Re: [PATCH v4 03/30] KVM: x86/mmu: Formalize TDP MMU's (unintended?) deferred TLB flush logic

From: Mingwei Zhang
Date: Thu Mar 03 2022 - 18:39:40 EST


On Thu, Mar 03, 2022, Paolo Bonzini wrote:
> From: Sean Christopherson <seanjc@xxxxxxxxxx>
>
> Explicitly ignore the result of zap_gfn_range() when putting the last
> reference to a TDP MMU root, and add a pile of comments to formalize the
> TDP MMU's behavior of deferring TLB flushes to alloc/reuse.
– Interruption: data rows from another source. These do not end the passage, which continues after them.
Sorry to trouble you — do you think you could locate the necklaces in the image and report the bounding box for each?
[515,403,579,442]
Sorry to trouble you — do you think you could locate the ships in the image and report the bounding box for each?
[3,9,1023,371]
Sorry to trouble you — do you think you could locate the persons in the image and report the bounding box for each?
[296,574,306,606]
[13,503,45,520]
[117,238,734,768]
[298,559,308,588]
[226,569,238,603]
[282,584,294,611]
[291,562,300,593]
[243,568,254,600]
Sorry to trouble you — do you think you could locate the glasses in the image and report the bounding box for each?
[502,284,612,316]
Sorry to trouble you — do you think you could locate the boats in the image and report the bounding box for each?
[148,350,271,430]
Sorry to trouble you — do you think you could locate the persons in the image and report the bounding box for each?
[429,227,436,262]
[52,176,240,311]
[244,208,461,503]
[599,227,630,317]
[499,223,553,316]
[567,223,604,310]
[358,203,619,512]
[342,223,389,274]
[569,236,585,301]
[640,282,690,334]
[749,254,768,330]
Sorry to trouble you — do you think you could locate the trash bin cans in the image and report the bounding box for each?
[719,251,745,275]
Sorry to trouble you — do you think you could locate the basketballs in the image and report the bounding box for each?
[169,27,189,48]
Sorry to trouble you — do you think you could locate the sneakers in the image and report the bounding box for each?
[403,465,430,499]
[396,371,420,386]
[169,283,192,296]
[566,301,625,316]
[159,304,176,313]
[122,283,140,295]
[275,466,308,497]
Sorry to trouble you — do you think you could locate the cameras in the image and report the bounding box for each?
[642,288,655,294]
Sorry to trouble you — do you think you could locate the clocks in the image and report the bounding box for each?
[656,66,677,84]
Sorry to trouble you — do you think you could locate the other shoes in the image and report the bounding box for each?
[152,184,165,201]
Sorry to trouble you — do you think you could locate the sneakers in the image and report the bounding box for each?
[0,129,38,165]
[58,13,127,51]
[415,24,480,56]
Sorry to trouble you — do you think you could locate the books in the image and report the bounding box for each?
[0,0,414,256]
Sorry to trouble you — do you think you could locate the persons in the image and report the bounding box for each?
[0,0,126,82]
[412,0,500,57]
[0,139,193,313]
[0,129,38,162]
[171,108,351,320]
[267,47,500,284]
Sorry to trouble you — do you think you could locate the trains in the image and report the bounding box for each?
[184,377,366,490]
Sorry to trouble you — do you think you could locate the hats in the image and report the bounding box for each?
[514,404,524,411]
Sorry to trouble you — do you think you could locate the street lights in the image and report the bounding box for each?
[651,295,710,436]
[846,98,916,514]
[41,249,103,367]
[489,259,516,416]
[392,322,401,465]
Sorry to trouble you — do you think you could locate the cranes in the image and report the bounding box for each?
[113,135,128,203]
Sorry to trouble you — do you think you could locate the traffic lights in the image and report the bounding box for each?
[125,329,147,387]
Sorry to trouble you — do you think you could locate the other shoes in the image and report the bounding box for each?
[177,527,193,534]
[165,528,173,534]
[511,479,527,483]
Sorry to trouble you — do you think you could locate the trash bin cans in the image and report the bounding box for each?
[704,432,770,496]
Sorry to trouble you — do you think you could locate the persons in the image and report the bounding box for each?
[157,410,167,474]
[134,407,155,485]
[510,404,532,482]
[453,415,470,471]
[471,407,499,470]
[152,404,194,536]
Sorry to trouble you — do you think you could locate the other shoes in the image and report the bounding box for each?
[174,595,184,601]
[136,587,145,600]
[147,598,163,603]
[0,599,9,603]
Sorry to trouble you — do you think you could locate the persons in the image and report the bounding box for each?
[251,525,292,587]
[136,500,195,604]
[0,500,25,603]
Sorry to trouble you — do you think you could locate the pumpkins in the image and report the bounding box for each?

Note, this
> only affects the !shared case, as zap_gfn_range() subtly never returns
> true for "flush" as the flush is handled by tdp_mmu_zap_spte_atomic().
>
> Putting the root without a flush is ok because even if there are stale
> references to the root in the TLB, they are unreachable because KVM will
> not run the guest with the same ASID without first flushing (where ASID
> in this context refers to both SVM's explicit ASID and Intel's implicit
> ASID that is constructed from VPID+PCID+EPT4A+etc...).
>
> Signed-off-by: Sean Christopherson <seanjc@xxxxxxxxxx>
> Message-Id: <20220226001546.360188-5-seanjc@xxxxxxxxxx>
> Reviewed-by: Mingwei Zhang <mizhang@xxxxxxxxxx>
> Signed-off-by: Paolo Bonzini <pbonzini@xxxxxxxxxx>
> ---
> arch/x86/kvm/mmu/mmu.c | 8 ++++++++
> arch/x86/kvm/mmu/tdp_mmu.c | 10 +++++++++-
> 2 files changed, 17 insertions(+), 1 deletion(-)
>
> diff --git a/arch/x86/kvm/mmu/mmu.c b/arch/x86/kvm/mmu/mmu.c
> index 32c041ed65cb..9a6df2d02777 100644
> --- a/arch/x86/kvm/mmu/mmu.c
> +++ b/arch/x86/kvm/mmu/mmu.c
> @@ -5083,6 +5083,14 @@ int kvm_mmu_load(struct kvm_vcpu *vcpu)
> kvm_mmu_sync_roots(vcpu);
>
> kvm_mmu_load_pgd(vcpu);
> +
> + /*
> + * Flush any TLB entries for the new root, the provenance of the root
> + * is unknown. Even if KVM ensures there are no stale TLB entries
> + * for a freed root, in theory another hypervisor could have left
> + * stale entries. Flushing on alloc also allows KVM to skip the TLB
> + * flush when freeing a root (see kvm_tdp_mmu_put_root()).
> + */
> static_call(kvm_x86_flush_tlb_current)(vcpu);
> out:
> return r;
> diff --git a/arch/x86/kvm/mmu/tdp_mmu.c b/arch/x86/kvm/mmu/tdp_mmu.c
> index b97a4125feac..921fa386df99 100644
> --- a/arch/x86/kvm/mmu/tdp_mmu.c
> +++ b/arch/x86/kvm/mmu/tdp_mmu.c
> @@ -93,7 +93,15 @@ void kvm_tdp_mmu_put_root(struct kvm *kvm, struct kvm_mmu_page *root,
> list_del_rcu(&root->link);
> spin_unlock(&kvm->arch.tdp_mmu_pages_lock);
>
> - zap_gfn_range(kvm, root, 0, -1ull, false, false, shared);
> + /*
> + * A TLB flush is not necessary as KVM performs a local TLB flush when
> + * allocating a new root (see kvm_mmu_load()), and when migrating vCPU
> + * to a different pCPU. Note, the local TLB flush on reuse also
> + * invalidates any paging-structure-cache entries, i.e. TLB entries for
> + * intermediate paging structures, that may be zapped, as such entries
> + * are associated with the ASID on both VMX and SVM.
> + */
> + (void)zap_gfn_range(kvm, root, 0, -1ull, false, false, shared);

Discussed offline with Sean. Now I get myself comfortable with the style
of mmu with multiple 'roots' and leaving TLB unflushed for invalidated
roots.

I guess one minor improvement on the comment could be:

"A TLB flush is not necessary as each vCPU performs a local TLB flush
when allocating or assigning a new root (see kvm_mmu_load()), and when
migrating to a different pCPU."

The above could be better since "KVM performs a local TLB flush" makes
readers think why we miss the 'remote' TLB flushes?
>
> call_rcu(&root->rcu_head, tdp_mmu_free_sp_rcu_callback);
> }
> --
> 2.31.1
>
>